■ **Exercise aim**
Return each line of the material below that contains the string "building", with case counting in the match.

■ **The data**
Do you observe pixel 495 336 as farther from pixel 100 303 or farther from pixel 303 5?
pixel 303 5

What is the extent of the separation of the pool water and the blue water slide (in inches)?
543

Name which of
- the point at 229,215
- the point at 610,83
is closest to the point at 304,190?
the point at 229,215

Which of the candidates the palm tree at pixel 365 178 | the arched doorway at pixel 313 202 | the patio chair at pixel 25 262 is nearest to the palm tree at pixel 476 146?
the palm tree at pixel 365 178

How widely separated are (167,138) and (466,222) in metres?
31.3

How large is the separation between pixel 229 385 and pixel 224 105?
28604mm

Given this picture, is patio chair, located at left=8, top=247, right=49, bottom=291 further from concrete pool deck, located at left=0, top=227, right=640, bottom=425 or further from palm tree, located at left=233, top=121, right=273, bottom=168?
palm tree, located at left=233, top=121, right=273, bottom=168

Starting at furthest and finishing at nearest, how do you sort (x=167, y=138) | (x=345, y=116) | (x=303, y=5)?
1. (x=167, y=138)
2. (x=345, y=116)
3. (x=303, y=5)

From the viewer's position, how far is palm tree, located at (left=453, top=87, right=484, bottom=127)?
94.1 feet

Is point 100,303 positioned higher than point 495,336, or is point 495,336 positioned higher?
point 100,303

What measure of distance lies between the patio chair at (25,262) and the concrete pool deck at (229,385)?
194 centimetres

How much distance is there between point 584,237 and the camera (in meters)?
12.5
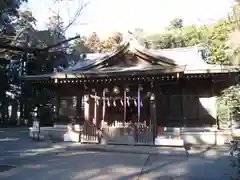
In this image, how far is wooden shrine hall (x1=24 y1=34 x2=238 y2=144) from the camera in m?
11.5

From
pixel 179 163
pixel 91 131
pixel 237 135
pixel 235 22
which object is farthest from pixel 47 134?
pixel 235 22

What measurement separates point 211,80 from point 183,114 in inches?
85.5

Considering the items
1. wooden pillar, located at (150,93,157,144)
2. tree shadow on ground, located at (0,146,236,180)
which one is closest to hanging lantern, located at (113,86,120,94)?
wooden pillar, located at (150,93,157,144)

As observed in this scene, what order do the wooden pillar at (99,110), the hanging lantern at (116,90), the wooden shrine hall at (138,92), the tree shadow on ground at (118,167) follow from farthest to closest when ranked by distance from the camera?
the wooden pillar at (99,110), the hanging lantern at (116,90), the wooden shrine hall at (138,92), the tree shadow on ground at (118,167)

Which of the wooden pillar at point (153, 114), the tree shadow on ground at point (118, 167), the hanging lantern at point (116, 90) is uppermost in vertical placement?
the hanging lantern at point (116, 90)

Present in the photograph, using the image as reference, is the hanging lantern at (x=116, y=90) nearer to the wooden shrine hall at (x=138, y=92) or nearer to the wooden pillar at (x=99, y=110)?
the wooden shrine hall at (x=138, y=92)

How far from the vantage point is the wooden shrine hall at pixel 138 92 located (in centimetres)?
1147

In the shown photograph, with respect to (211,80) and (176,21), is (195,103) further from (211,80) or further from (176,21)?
(176,21)

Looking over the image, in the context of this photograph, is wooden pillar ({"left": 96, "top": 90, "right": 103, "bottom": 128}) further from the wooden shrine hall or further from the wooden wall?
the wooden wall

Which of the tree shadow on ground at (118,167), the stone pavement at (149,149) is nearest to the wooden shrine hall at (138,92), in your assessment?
the stone pavement at (149,149)

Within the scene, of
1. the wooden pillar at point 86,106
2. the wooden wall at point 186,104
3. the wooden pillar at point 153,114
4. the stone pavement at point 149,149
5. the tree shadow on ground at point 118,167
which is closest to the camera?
the tree shadow on ground at point 118,167

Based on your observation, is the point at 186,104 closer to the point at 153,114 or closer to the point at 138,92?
the point at 153,114

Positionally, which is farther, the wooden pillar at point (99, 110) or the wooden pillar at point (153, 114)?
the wooden pillar at point (99, 110)

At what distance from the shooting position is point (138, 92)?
11883 mm
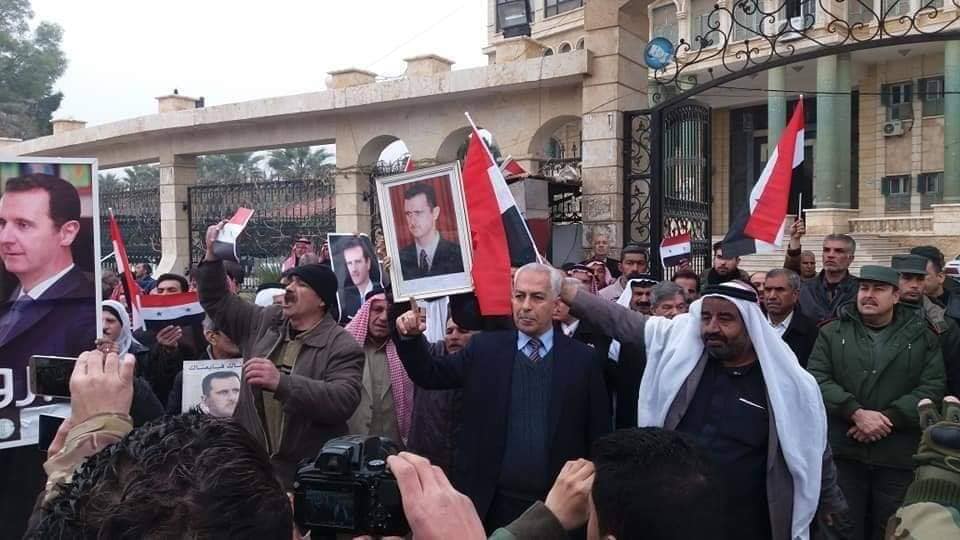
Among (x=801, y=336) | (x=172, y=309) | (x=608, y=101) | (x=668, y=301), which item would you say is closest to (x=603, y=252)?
(x=608, y=101)

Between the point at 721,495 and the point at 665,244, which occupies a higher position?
the point at 665,244

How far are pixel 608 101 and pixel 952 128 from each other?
19495mm

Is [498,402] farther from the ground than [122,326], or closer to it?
closer to it

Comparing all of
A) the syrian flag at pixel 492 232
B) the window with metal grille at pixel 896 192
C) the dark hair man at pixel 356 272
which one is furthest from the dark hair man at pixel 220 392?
the window with metal grille at pixel 896 192

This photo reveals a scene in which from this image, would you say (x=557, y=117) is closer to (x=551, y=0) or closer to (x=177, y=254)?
(x=177, y=254)

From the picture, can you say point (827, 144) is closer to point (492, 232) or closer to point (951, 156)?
point (951, 156)

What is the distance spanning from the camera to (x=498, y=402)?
330cm

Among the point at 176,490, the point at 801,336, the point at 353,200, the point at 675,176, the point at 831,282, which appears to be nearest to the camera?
the point at 176,490

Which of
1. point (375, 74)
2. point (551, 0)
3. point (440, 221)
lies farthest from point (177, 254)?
point (551, 0)

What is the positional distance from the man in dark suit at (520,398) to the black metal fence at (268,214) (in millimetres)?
9205

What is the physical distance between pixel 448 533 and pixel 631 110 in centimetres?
765

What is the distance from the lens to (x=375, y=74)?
11930 millimetres

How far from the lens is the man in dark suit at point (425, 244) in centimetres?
397

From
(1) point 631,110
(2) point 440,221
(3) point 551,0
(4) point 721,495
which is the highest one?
(3) point 551,0
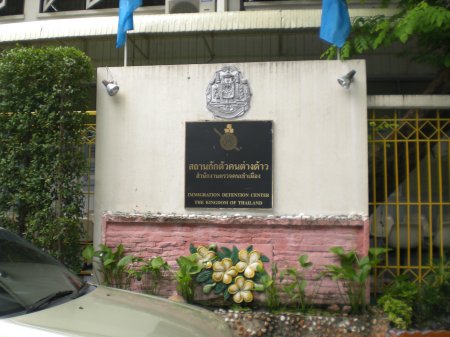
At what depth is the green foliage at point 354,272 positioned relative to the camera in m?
4.83

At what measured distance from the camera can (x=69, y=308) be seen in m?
2.71

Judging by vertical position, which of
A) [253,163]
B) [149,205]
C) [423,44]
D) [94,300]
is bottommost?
[94,300]

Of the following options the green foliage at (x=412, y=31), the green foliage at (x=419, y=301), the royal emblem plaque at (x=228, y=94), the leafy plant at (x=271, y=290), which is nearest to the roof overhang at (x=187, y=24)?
the green foliage at (x=412, y=31)

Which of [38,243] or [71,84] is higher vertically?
[71,84]

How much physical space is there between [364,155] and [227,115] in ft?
5.40

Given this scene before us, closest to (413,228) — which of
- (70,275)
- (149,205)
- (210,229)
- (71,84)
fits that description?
(210,229)

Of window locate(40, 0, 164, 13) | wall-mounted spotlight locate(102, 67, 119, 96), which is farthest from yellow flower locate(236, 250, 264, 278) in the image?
window locate(40, 0, 164, 13)

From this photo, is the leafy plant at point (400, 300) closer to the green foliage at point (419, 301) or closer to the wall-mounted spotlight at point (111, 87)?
the green foliage at point (419, 301)

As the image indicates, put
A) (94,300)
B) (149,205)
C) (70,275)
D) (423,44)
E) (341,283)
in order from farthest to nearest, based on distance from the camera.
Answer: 1. (423,44)
2. (149,205)
3. (341,283)
4. (70,275)
5. (94,300)

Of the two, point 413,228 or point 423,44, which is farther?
point 423,44

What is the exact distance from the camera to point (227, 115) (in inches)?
212

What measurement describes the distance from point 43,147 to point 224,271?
99.1 inches

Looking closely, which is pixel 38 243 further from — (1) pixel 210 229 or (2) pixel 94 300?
(2) pixel 94 300

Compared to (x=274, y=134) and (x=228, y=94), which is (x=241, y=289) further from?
(x=228, y=94)
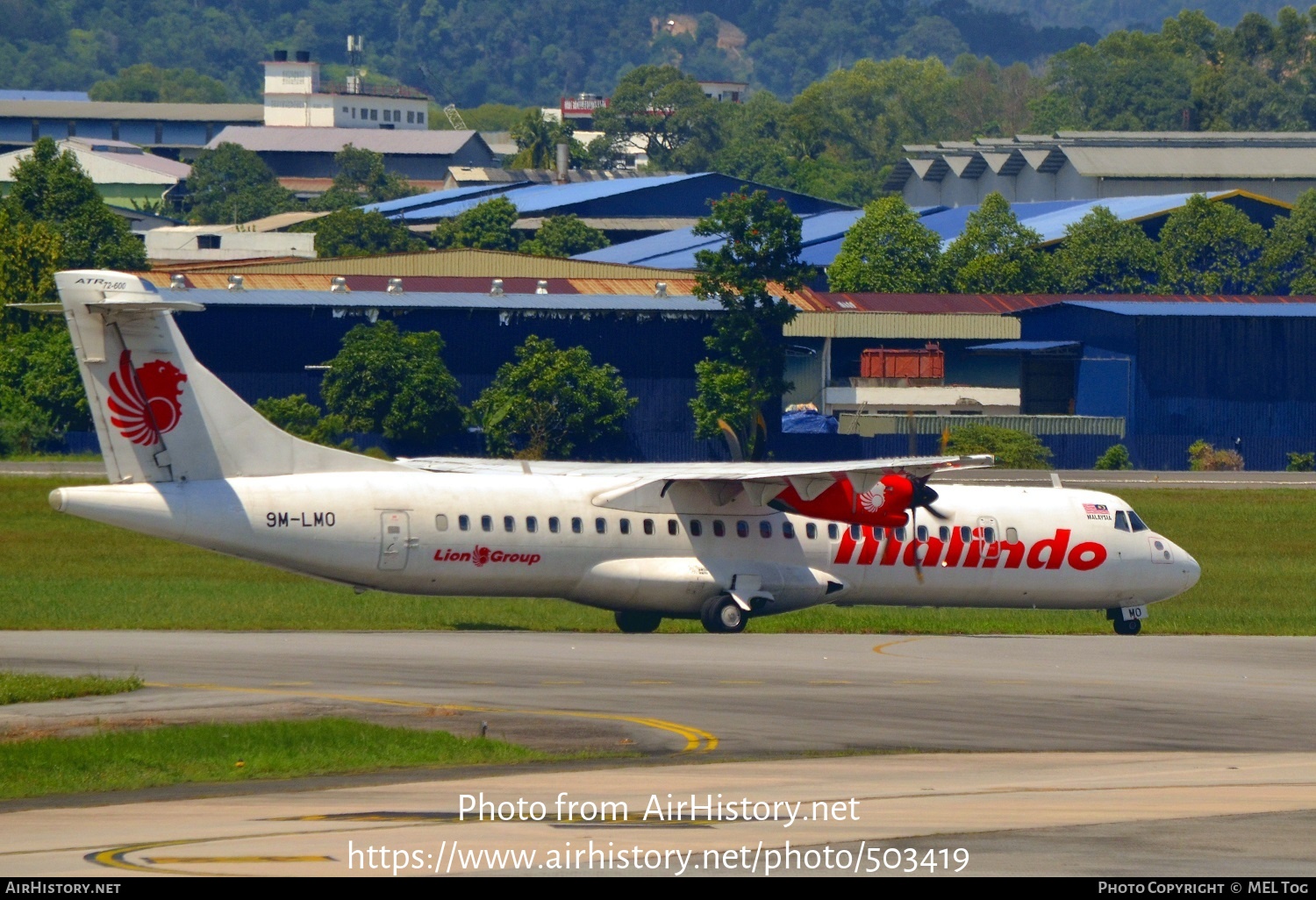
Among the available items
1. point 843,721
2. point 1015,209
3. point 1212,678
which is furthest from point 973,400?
point 843,721

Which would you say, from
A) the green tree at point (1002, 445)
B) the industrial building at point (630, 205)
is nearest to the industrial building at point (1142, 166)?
the industrial building at point (630, 205)

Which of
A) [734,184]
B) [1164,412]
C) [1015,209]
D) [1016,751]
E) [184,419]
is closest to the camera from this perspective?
[1016,751]

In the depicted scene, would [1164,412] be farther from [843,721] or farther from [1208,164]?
[843,721]

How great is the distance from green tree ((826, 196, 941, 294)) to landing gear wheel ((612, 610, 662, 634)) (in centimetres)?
8061

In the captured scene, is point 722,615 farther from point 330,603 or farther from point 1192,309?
point 1192,309

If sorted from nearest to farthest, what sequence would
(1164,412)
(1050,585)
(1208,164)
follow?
(1050,585), (1164,412), (1208,164)

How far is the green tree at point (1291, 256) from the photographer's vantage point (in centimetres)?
12125

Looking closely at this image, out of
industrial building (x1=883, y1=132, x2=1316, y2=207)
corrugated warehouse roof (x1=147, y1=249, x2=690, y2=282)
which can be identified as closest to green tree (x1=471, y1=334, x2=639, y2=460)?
corrugated warehouse roof (x1=147, y1=249, x2=690, y2=282)

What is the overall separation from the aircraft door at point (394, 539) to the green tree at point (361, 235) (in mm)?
115866

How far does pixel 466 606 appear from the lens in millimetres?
42625

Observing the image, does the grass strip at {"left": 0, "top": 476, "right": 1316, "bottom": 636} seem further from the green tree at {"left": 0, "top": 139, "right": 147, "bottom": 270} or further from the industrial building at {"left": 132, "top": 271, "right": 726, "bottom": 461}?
the green tree at {"left": 0, "top": 139, "right": 147, "bottom": 270}

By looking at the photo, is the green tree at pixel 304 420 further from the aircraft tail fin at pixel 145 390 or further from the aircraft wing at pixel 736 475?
the aircraft tail fin at pixel 145 390

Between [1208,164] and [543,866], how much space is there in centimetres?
15195

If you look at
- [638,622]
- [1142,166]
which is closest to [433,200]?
[1142,166]
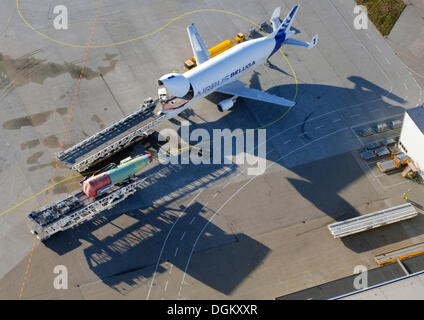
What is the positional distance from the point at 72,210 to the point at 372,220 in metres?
45.8

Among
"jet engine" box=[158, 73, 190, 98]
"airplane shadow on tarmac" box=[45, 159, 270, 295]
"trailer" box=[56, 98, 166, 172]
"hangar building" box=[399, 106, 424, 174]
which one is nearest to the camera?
"airplane shadow on tarmac" box=[45, 159, 270, 295]

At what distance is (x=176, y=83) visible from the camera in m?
73.0

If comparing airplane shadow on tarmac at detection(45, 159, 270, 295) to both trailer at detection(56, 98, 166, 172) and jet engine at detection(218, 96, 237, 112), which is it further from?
jet engine at detection(218, 96, 237, 112)

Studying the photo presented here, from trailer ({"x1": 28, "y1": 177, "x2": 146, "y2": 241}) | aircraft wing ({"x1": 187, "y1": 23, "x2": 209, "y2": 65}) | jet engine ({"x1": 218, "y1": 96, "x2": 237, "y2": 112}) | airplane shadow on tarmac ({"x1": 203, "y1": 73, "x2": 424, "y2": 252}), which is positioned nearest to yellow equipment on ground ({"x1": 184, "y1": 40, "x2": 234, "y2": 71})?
aircraft wing ({"x1": 187, "y1": 23, "x2": 209, "y2": 65})

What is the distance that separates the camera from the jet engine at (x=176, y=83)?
7219cm

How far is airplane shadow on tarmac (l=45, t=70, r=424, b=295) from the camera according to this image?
67562 millimetres

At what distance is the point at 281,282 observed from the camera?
67.2m

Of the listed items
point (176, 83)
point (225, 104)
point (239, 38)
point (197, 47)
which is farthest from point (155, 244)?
point (239, 38)

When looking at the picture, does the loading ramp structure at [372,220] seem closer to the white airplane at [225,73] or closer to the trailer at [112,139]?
the white airplane at [225,73]

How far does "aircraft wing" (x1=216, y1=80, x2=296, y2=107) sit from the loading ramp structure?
23.1 metres

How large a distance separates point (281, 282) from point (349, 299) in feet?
33.0

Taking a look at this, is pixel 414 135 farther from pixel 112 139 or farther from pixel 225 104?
pixel 112 139
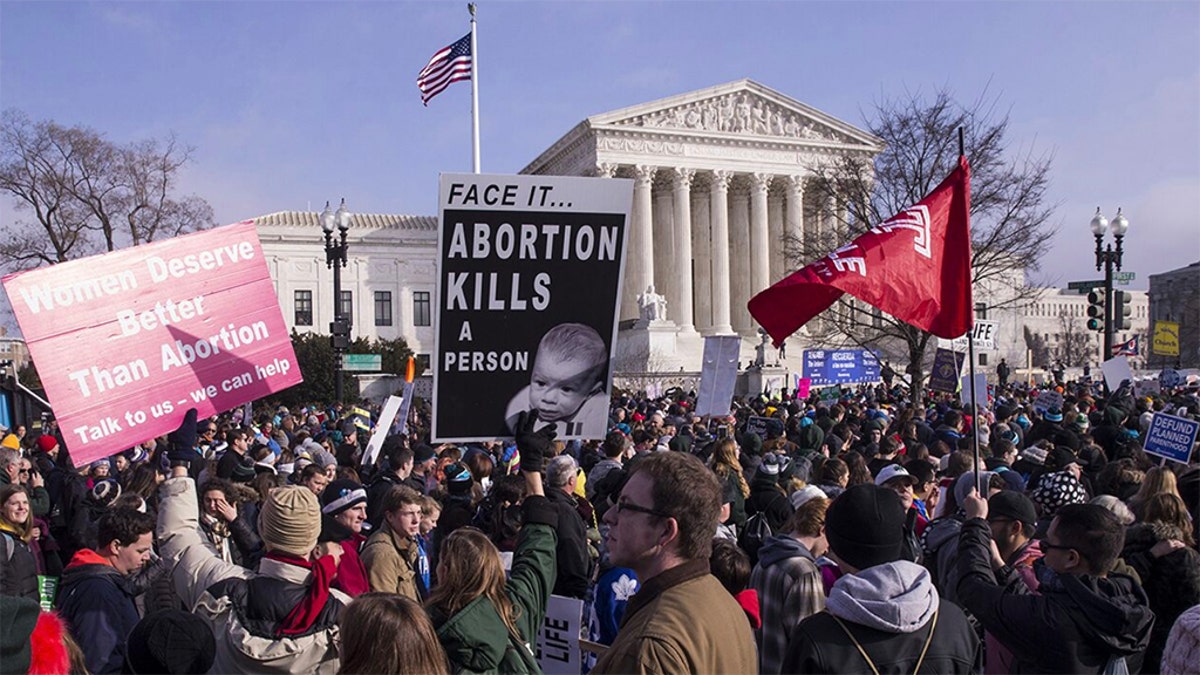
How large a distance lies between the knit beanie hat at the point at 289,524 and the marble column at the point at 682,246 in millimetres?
54823

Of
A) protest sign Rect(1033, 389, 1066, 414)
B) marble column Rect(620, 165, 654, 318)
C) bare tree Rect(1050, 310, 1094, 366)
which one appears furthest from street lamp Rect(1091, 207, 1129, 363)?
bare tree Rect(1050, 310, 1094, 366)

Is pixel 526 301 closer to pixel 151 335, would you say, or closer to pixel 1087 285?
pixel 151 335

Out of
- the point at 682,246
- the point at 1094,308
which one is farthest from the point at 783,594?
the point at 682,246

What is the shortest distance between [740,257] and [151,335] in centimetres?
5744

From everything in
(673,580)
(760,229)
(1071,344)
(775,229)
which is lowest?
(1071,344)

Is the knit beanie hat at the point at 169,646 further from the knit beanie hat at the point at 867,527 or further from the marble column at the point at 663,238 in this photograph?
the marble column at the point at 663,238

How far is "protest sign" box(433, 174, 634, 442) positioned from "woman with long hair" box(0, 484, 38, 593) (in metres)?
2.07

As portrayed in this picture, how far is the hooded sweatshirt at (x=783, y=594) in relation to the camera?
3982 millimetres

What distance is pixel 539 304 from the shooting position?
18.2ft

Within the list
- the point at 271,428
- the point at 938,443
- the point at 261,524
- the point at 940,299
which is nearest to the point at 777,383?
the point at 271,428

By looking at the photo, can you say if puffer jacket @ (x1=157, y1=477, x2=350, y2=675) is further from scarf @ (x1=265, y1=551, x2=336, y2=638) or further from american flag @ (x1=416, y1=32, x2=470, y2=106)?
american flag @ (x1=416, y1=32, x2=470, y2=106)

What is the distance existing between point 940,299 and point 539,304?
2509 millimetres

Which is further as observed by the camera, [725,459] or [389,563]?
[725,459]

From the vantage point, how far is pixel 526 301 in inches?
217
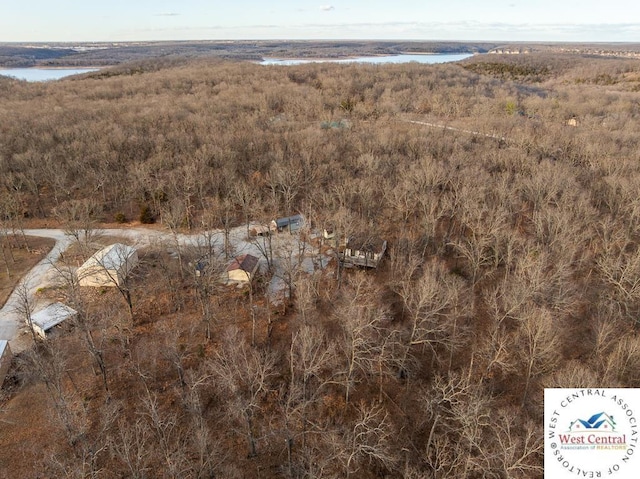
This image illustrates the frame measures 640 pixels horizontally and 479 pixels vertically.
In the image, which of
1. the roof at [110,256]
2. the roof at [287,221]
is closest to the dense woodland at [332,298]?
the roof at [287,221]

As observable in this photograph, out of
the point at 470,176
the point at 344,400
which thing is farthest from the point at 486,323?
the point at 470,176

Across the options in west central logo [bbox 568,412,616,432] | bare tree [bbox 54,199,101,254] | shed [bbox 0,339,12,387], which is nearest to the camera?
west central logo [bbox 568,412,616,432]

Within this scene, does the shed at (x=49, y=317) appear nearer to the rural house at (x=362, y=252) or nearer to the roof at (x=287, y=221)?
the roof at (x=287, y=221)

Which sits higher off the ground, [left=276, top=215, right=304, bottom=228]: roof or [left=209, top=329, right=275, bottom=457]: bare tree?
[left=276, top=215, right=304, bottom=228]: roof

■ **The reply**
B) the industrial building at point (630, 205)
is nearest to the industrial building at point (1142, 166)?
the industrial building at point (630, 205)
industrial building (x1=883, y1=132, x2=1316, y2=207)
Observing the image, does the grass strip at {"left": 0, "top": 476, "right": 1316, "bottom": 636} seem further from the green tree at {"left": 0, "top": 139, "right": 147, "bottom": 270} or further from the industrial building at {"left": 132, "top": 271, "right": 726, "bottom": 461}?
"hangar building" box=[399, 106, 424, 174]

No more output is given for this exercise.